Records to use
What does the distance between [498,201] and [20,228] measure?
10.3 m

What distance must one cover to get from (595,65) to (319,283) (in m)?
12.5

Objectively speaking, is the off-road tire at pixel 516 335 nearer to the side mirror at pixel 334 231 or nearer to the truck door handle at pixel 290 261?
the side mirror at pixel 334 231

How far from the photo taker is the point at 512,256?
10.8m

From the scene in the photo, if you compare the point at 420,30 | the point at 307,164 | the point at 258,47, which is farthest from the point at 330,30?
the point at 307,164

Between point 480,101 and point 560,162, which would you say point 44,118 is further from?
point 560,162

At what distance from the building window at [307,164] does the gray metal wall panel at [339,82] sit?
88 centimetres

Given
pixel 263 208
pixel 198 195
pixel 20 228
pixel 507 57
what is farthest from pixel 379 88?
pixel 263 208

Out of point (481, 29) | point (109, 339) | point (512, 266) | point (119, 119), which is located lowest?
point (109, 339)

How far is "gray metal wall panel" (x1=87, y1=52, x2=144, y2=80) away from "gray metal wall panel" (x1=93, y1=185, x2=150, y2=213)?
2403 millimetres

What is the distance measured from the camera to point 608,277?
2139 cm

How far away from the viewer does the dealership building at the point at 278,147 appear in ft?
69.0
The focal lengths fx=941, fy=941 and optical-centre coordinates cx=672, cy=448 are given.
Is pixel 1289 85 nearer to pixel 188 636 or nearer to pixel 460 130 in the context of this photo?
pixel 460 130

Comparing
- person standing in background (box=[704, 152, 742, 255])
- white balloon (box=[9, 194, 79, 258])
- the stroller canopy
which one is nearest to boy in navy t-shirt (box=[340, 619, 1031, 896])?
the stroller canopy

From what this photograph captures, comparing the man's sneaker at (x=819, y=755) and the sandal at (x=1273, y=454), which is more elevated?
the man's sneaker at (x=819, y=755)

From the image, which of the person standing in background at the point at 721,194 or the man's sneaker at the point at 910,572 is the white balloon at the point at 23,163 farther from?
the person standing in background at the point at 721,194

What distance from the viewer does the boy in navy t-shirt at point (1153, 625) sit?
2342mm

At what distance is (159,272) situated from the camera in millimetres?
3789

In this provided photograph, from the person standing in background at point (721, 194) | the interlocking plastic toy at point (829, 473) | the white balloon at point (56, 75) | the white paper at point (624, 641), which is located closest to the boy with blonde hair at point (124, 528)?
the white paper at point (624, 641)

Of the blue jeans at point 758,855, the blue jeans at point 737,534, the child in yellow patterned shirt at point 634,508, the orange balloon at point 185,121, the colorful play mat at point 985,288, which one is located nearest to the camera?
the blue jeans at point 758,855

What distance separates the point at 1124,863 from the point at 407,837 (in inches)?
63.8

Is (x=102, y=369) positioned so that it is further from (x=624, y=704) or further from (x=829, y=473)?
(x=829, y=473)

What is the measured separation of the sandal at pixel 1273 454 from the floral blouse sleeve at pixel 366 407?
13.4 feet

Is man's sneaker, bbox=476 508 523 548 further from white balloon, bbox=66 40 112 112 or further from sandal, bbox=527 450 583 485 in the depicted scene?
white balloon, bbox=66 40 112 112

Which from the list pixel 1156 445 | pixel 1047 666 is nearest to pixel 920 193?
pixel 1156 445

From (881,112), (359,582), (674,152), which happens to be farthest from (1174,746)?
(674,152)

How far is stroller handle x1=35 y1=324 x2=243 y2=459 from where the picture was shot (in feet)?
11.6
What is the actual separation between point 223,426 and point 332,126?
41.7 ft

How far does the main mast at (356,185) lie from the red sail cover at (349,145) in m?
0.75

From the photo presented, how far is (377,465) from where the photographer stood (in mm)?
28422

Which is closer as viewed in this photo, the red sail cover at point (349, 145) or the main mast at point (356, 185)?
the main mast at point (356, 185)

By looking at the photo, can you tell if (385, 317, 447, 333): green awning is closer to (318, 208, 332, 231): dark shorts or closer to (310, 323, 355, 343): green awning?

To be done
Render the data as a two-column Markdown table with the headers No. and Text, numbering each line in No. and skipping blank lines. Start at the line that contains "What is the actual" and continue through the final line of the data.

Finished exercise
| No. | Text |
|---|---|
| 1 | What is the actual separation between point 223,426 and point 332,126? |
| 2 | 41.7 ft |
| 3 | How far does the main mast at (356,185) lie from the red sail cover at (349,145) in m? |
| 4 | 0.75 |
| 5 | From the photo presented, how far is (377,465) from where the photographer stood (in mm)? |
| 6 | 28422 |
| 7 | Which is closer as viewed in this photo, the red sail cover at point (349, 145) or the main mast at point (356, 185)? |
| 8 | the main mast at point (356, 185) |
| 9 | By looking at the photo, can you tell if (385, 317, 447, 333): green awning is closer to (318, 208, 332, 231): dark shorts or closer to (310, 323, 355, 343): green awning? |